The Legitimate Value of Financial Advice

Financial Consulting Las Vegas

The Legitimate Value of Financial Advice

The financial advice industry has changed for advisors with a fiduciary financial planning emphasis in their practice.

These advisors have chosen process over product for the benefit of their clients. Additionally, new regulations, technology-enabled efficiencies, and fee compressions will continue to influence the advice industry and ultimately lead to higher client satisfaction and asset growth through relationship management.  No longer is relationship management considered merely customer service; it has evolved into a crucial element of each client’s experience.

Relationship management takes time but is enhanced when advisors implement the latest technology to help streamline the financial planning process and asset management aspects of their business.  Advisors that provide advice, transparency, and convenience along with ‘soft skills,’ such as developing deep relationships with their clients, differentiate themselves from their competitors- both human and Robo.

Although the client ultimately determines the value of the advice they receive, the advisor must decide what benefit comes from the cost of managing that relationship. Both sides of the advice relationship need to be assessed to determine the benefits to each party.

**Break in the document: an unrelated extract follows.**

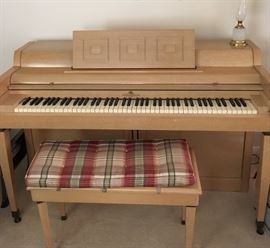 1955 Wurlitzer blonde wood spinet piano. Needs tuning but no apparent defects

According to a research report by David M. Blanchett, Ph.D., CFP® and head of retirement research at Morningstar Investment Management published in April 2019, advisors that provide relationship management and asset management as part of their practice produce better results for their client’s portfolios than those advisors who leave the relationship management out. Those advisors that don’t provide relationship management are considered ‘transactional advisors,’ only providing advice in hopes of producting a transaction and receiving payment.

Relationship management is the ‘value-add’ of the advisor-client relationship, which, when providing behavioral coaching, can add basis points of value for the client.

Working with an advisor that understands your ‘pain points’ can help divert bad financial decisions when the stock market declines or talk you out of making bad investments.

Relationship management technology will continue to enhance the advisor-client relationship by reducing time spent on administrative tasks and increasing time with clients. The use of technology translates to cost-savings to the client and advisors and helps increase the value of working with a financial advisor. The relationship building, processes, and planning for the benefit of the client is the legitimate value of financial advice which can’t easily be replaced by transactional investing.